Belgian companies to send artificial heart to space

Belgian companies to send artificial heart to space
Credit: Sck Cen

AstroCardia, a consortium of five Belgian companies and research institutes, will send an artificial heart into space in 2025, De Tijd reports.

The companies and researchers want to study how ageing affects the heart. In space, the process happens faster, allowing researchers to make new discoveries. Cardiovascular disease is still one of the most common causes of death in Europe. This risk increases as we grow older.

The five Belgian entities are pooling their resources together to send the artificial heart to space where they can better understand the effects of this ageing process.

"Our heart changes as we age. It slowly gets bigger and stiffer, the artery calcifies and pumping power drops," explains Hilde Stenuit, project coordinator and researcher at Space Applications Services. "In space, that ageing process occurs 20 times faster due to factors such as stress, microgravity and radiation. We eliminate time there."

§ Dataset content:
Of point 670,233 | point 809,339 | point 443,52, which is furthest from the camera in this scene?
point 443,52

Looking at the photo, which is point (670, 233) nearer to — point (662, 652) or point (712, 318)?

§ What you need to do:
Reproduce the passage of the artificial heart article above from "The companies and" up to and including "we grow older.".

§ Finished exercise:
The companies and researchers want to study how ageing affects the heart. In space, the process happens faster, allowing researchers to make new discoveries. Cardiovascular disease is still one of the most common causes of death in Europe. This risk increases as we grow older.